Incubator-mxnet: nd.reshape truncate values

Created on 27 Feb 2019  路  13Comments  路  Source: apache/incubator-mxnet

reshape with a smaller shape truncates the value in the tensor, which is strange and inconsistent with numpy:

>>> import mxnet as mx
>>> a = mx.nd.arange(10)
>>> a

[0. 1. 2. 3. 4. 5. 6. 7. 8. 9.]
<NDArray 10 @cpu(0)>
>>> b = a.reshape((1,2))
>>> b

[[0. 1.]]
<NDArray 1x2 @cpu(0)>
>>>

whereas in numpy:

>>> import numpy as np
>>> a = np.arange(10)
>>> a
array([0, 1, 2, 3, 4, 5, 6, 7, 8, 9])
>>> a.reshape((1,2))
Traceback (most recent call last):
  File "<stdin>", line 1, in <module>
ValueError: cannot reshape array of size 10 into shape (1,2)
Bug Operator

Most helpful comment

I'm okay if we add a boolean flag to turn this feature on. I'm even okay if we move this feature to a different operator if you want 100% parity with NumPy for all operators that share a name with NumPy operators. I just want to retain ability to use this feature :)

Thanks,
Stephen

All 13 comments

@junrushao1994 @reminisce

There might be issues with infer shape

Not sure about others but I like this behavior.

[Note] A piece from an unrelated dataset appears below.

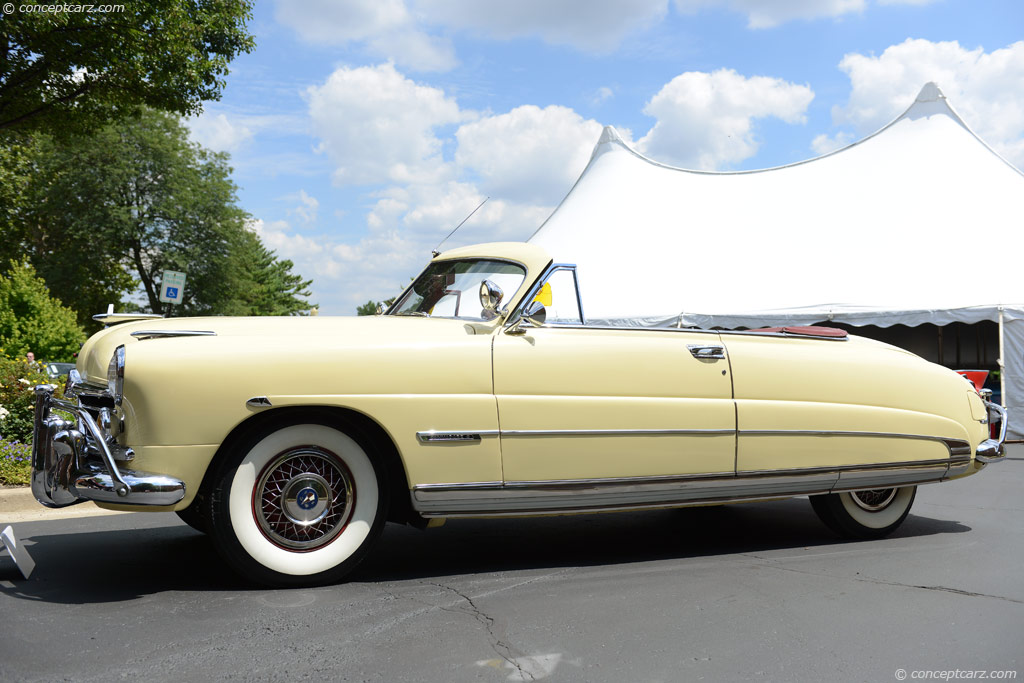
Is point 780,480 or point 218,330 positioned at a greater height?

It allows me to create a maximum-sized array in imperative mode, and re-shape it to the right size each time through the loop at zero cost and with zero allocations.

When running in training mode with autograd this will give you the error you want though:

>>> import mxnet as mx
>>> x = mx.nd.random.randn(10)
>>> x.reshape(1,2)

[[1.1630787 0.4838046]]
<NDArray 1x2 @cpu(0)>
>>> with mx.autograd.record():
...   x.reshape(1,2)
... 
Traceback (most recent call last):
  File "<stdin>", line 2, in <module>
  File "/usr/local/lib/python3.7/site-packages/mxnet/ndarray/ndarray.py", line 1062, in reshape
    ctypes.byref(handle)))
  File "/usr/local/lib/python3.7/site-packages/mxnet/base.py", line 251, in check_call
    raise MXNetError(py_str(_LIB.MXGetLastError()))
mxnet.base.MXNetError: [15:15:07] src/ndarray/ndarray.cc:229: Check failed: shape_.Size() == shape.Size() (10 vs. 2) NDArray.Reshape: target shape must have the same size as current shape when recording with autograd.

@steventhornton @eric-haibin-lin What if we can add a boolean flag of the API, indicating whether an error will be thrown in this situation?

I'm okay if we add a boolean flag to turn this feature on. I'm even okay if we move this feature to a different operator if you want 100% parity with NumPy for all operators that share a name with NumPy operators. I just want to retain ability to use this feature :)

Thanks,
Stephen

I think it's a bug not a feature.

I suggest by default we throw errors if shapes mismatch. And add an option to enable truncated reshape inplace if users choose to

@NonvolatileMemory Do you mean you think it's a bug because users should expect mx.nd.Reshape() to have identical behavior to NumPy's Reshape() operator?

If so, as mentioned, I don't have an opinion at all, and as mentioned I am happy for this feature to be turned on optionally, or to be renamed to something else entirely, e.g. mx.nd.SomeNewOperator().

If you mean it's a bug for users to want this feature then I disagree. For example, consider the world of NLP where you have dynamically shaped inputs. Maybe one of my inputs is only 5 words long, and another is 10 words long. I might have a routine I want to run at inference time that needs to use an NDArray with one of its dimensions sized to fit however many words are in my utterance. I would like to (1) not have to do dynamic memory allocations during inference; and (2) to not have to allocate extra space for each shape I want to support. To do this you can image it is convenient to be able to do this:

def init():
  some_array = mx.nd.array( max_shape )

def infer():
  ...
  some_array_local = some_array.Reshape( current_shape )
  ...

Just to reiterate, it doesn't matter to me that Reshape() retains this behavior, just that MxNet has some way of spelling this behavior.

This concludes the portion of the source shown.